User Guide#

Introduction#

Rare samples in datasets often represent novel patterns, edge cases, or important subpopulations, and can therefore be crucial for understanding the true complexity of the data. In classification tasks, a special form of rarity emerges: instances that are rare relative to their assigned class label. These samples may not be rare in a global sense, but they represent an uncommon subconcept within their class. Just as globally rare samples can offer new insights into a dataset as a whole, these intra-class rare samples can reveal valuable information about the internal structure of their respective class. However, in traditional machine learning algorithms these samples usually have little influence on model training due to their rare nature. This package provides a set of sklearn-compatible estimators and methods that are built to measure and handle intra-class rarity, allowing these rare samples to have a more significant impact on model training and prediction.

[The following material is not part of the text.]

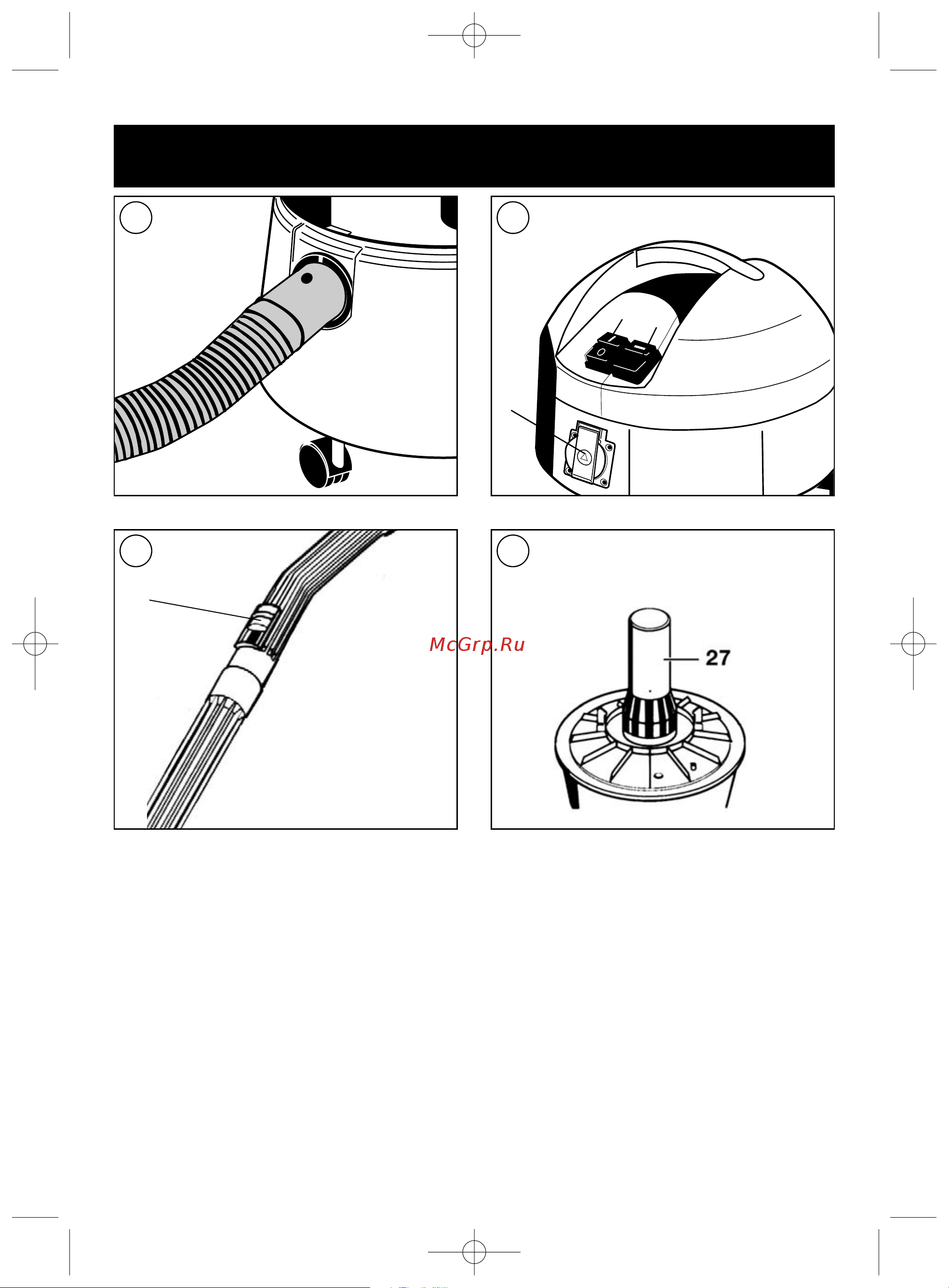 McGrp.Ru

27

ICRRandomForestClassifier#

The icrlearn package provides a new algorithm called Intra-Class Rare Random Forest. This algorithm is a modification of the Random Forest algorithm that is designed to handle data with intra-class imbalance in the form of rare samples within a class. It uses a specified intra-class rarity measure to quantify the intra-class rarity of samples in a dataset and adjust the bootstrap sampling of the training data or to apply corresponding sample weights accordingly.

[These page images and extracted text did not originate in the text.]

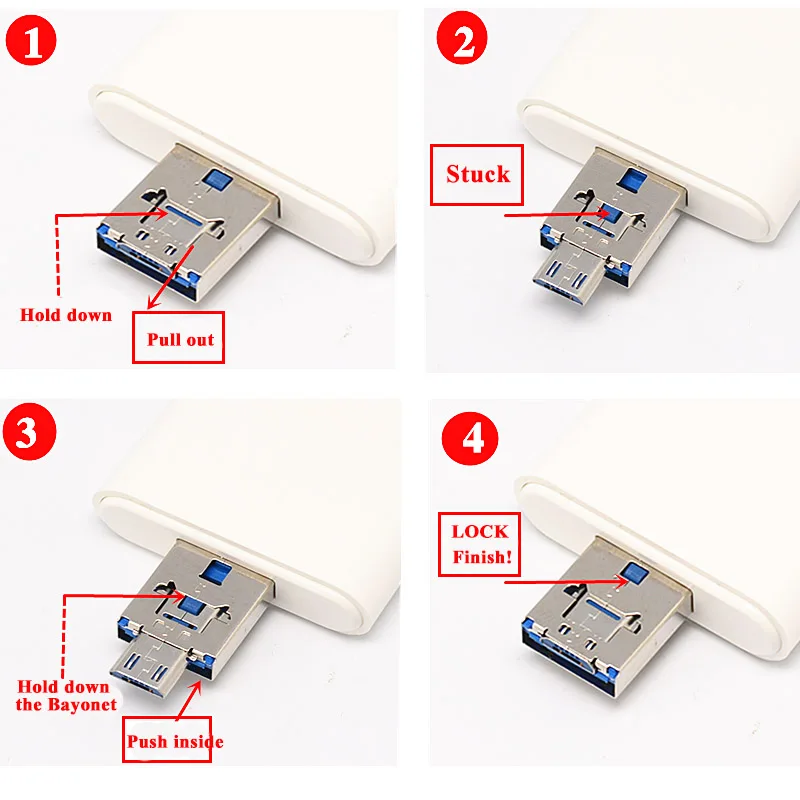 1

Hold down

Pull out

2

Stuck

3

Hold down the Bayonet

Push inside

4

LOCK Finish!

from icrlearn import ICRRandomForestClassifier

clf = ICRRandomForestClassifier(rarity_measure="l2class")
clf.fit(X_train, y_train)
y_pred = clf.predict(X_test)

Rarity Measures#

The rarity measures in this package are designed to quantify how rare a sample is within its class. They are used by the ICRRandomForestClassifier to adjust the sampling of the training data or to apply sample weights. The measures can also be used independently to analyze the rarity of samples in a dataset.

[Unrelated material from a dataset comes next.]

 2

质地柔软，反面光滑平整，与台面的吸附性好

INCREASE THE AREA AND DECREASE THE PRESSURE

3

They are based on two existing methods:
1. Local Outlier Probability (LoOP) [1]
LoOP is a local density based outlier detection method by Kriegel et al. that is based on Local Outlier Factor (LOF), but provides outlier scores in the range of [0,1]. It is implemented in PyNomaly (https://github.com/vc1492a/PyNomaly).
2. L²-min [2]
L²-min is a method by Błaszczyński and Stefanowski that calculates the rarity of a sample based on the distance to its k-nearest neighbors within its class.
from icrlearn.rarity import calculate_cb_loop, calculate_l2class

# Class-Based Local Outlier Probability
cb_scores = calculate_cb_loop(X, y)

# Adapted L²-min rarity across classes
l2_scores = calculate_l2class(X, y)
For more information on using the classifier and the rarity measures, refer to the API reference.
[1] H.-P. Kriegel, P. Kröger, E. Schubert, and A. Zimek, “LoOP: local outlier probabilities,” in Proceedings of the 18th ACM conference on Information and knowledge management, Hong Kong China: ACM, Nov. 2009, pp. 1649–1652. doi: 10.1145/1645953.1646195.
[2] J. Błaszczyński and J. Stefanowski, “Neighbourhood sampling in bagging for imbalanced data,” Neurocomputing, vol. 150, pp. 529–542, Feb. 2015, doi: 10.1016/j.neucom.2014.07.064.